◆ **Exercise requirements**
Nothing but the pictures may be left out. Restate the rest of the entries word for word.

──────── Dataset content

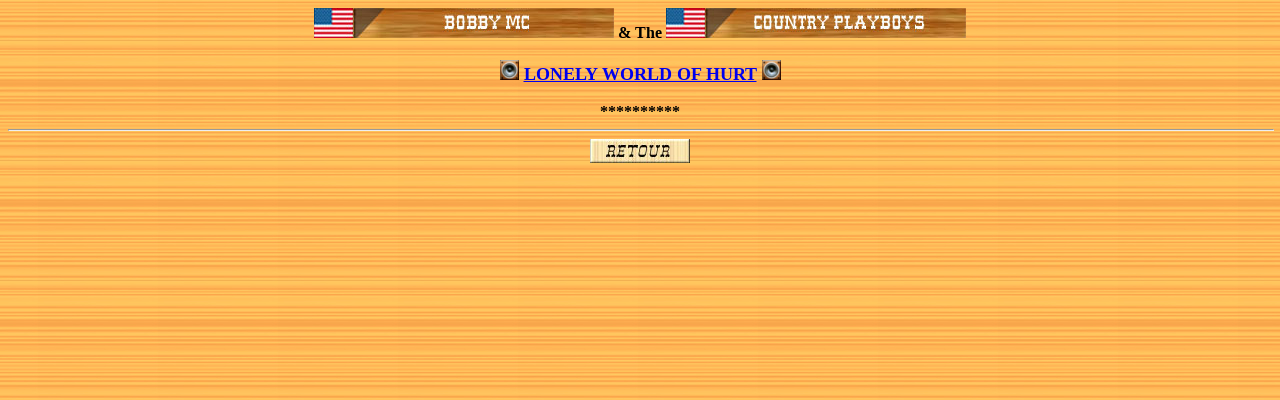

--- FILE ---
content_type: text/html
request_url: http://rocky-52.net/son/son_m/mc_bobby/mc_bobby&countryplayboys_lonelyworldofhurt.htm
body_size: 2390
content:
<html>

<head>
<meta name="GENERATOR" content="Microsoft FrontPage 6.0">
<meta name="ProgId" content="FrontPage.Editor.Document">
<meta http-equiv="Content-Type" content="text/html; charset=windows-1252">
<title>Bobby MC &amp; The Country Playboys - Lonely World Of Hurt</title>

<!-- Google tag (gtag.js) -->
<script async src="https://www.googletagmanager.com/gtag/js?id=G-8397JT3DEZ"></script>
<script>
  window.dataLayer = window.dataLayer || [];
  function gtag(){dataLayer.push(arguments);}
  gtag('js', new Date());

  gtag('config', 'G-8397JT3DEZ');
</script>
<style>
<!--
 p.MsoNormal
	{mso-style-parent:"";
	margin-bottom:.0001pt;
	font-size:12.0pt;
	font-family:"Times New Roman";
	margin-left:0cm; margin-right:0cm; margin-top:0cm}
 div.MsoNormal
	{mso-style-parent:"";
	margin-bottom:.0001pt;
	font-size:12.0pt;
	font-family:"Times New Roman";
	margin-left:0cm; margin-right:0cm; margin-top:0cm}
-->
</style>
</head>

<body background="../../../images/PH00030_.jpg">

<p class="MsoNormal" align="center" style="text-align: center">
<img border="0" src="../../../bandeaux/bandeaux_m/mc_bobby.jpg" width="300" height="30">
<font FACE="Times New Roman">
<b>&amp; The </b></font>
<img border="0" src="../../../bandeaux/bandeaux_c/country_playboys_III.jpg" width="300" height="30"></p>
<p class="MsoNormal" align="center" style="text-align: center">
<span lang="EN-GB" style="font-size: 12.0pt; font-family: Times New Roman"><br>
</span>
	<img border="0" src="../../../images/son.gif" width="19" height="20"><strong><span lang="EN-GB" style="font-size: 13.5pt">
</span></strong><span style="text-transform: uppercase; font-weight: 700">
<font FACE="Times New Roman" size="4">
<a href="mc_bobby&countryplayboys_lonelyworldofhurt.mp3">Lonely World Of 
	Hurt</a></font></span><strong><span lang="EN-GB" style="font-size: 13.5pt">&nbsp;</span></strong><img border="0" src="../../../images/son.gif" width="19" height="20"><span lang="EN-GB" style="font-size: 12.0pt; font-family: Times New Roman"><br>
<br>
</span>
<span lang="EN-GB"><b>
<strong>**********</strong></b></span></p>
<div class="MsoNormal" align="center" style="text-align: center">
  <hr size="2" width="100%" align="center">
</div>
<p class="MsoNormal" align="center">
<a href="../../../chanteursm/mc_bobby.htm">
  <img border="0" src="../../../images/bouton_retour.jpg" width="100" height="24"></a></p>

</body>

</html>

────────────────

◆ **Exercise response**
--- FILE ---
content_type: text/html
request_url: http://rocky-52.net/son/son_m/mc_bobby/mc_bobby&countryplayboys_lonelyworldofhurt.htm
body_size: 2390
content:
<html>

<head>
<meta name="GENERATOR" content="Microsoft FrontPage 6.0">
<meta name="ProgId" content="FrontPage.Editor.Document">
<meta http-equiv="Content-Type" content="text/html; charset=windows-1252">
<title>Bobby MC &amp; The Country Playboys - Lonely World Of Hurt</title>

<!-- Google tag (gtag.js) -->
<script async src="https://www.googletagmanager.com/gtag/js?id=G-8397JT3DEZ"></script>
<script>
  window.dataLayer = window.dataLayer || [];
  function gtag(){dataLayer.push(arguments);}
  gtag('js', new Date());

  gtag('config', 'G-8397JT3DEZ');
</script>
<style>
<!--
 p.MsoNormal
	{mso-style-parent:"";
	margin-bottom:.0001pt;
	font-size:12.0pt;
	font-family:"Times New Roman";
	margin-left:0cm; margin-right:0cm; margin-top:0cm}
 div.MsoNormal
	{mso-style-parent:"";
	margin-bottom:.0001pt;
	font-size:12.0pt;
	font-family:"Times New Roman";
	margin-left:0cm; margin-right:0cm; margin-top:0cm}
-->
</style>
</head>

<body background="../../../images/PH00030_.jpg">

<p class="MsoNormal" align="center" style="text-align: center">
<img border="0" src="../../../bandeaux/bandeaux_m/mc_bobby.jpg" width="300" height="30">
<font FACE="Times New Roman">
<b>&amp; The </b></font>
<img border="0" src="../../../bandeaux/bandeaux_c/country_playboys_III.jpg" width="300" height="30"></p>
<p class="MsoNormal" align="center" style="text-align: center">
<span lang="EN-GB" style="font-size: 12.0pt; font-family: Times New Roman"><br>
</span>
	<img border="0" src="../../../images/son.gif" width="19" height="20"><strong><span lang="EN-GB" style="font-size: 13.5pt">
</span></strong><span style="text-transform: uppercase; font-weight: 700">
<font FACE="Times New Roman" size="4">
<a href="mc_bobby&countryplayboys_lonelyworldofhurt.mp3">Lonely World Of 
	Hurt</a></font></span><strong><span lang="EN-GB" style="font-size: 13.5pt">&nbsp;</span></strong><img border="0" src="../../../images/son.gif" width="19" height="20"><span lang="EN-GB" style="font-size: 12.0pt; font-family: Times New Roman"><br>
<br>
</span>
<span lang="EN-GB"><b>
<strong>**********</strong></b></span></p>
<div class="MsoNormal" align="center" style="text-align: center">
  <hr size="2" width="100%" align="center">
</div>
<p class="MsoNormal" align="center">
<a href="../../../chanteursm/mc_bobby.htm">
  <img border="0" src="../../../images/bouton_retour.jpg" width="100" height="24"></a></p>

</body>

</html>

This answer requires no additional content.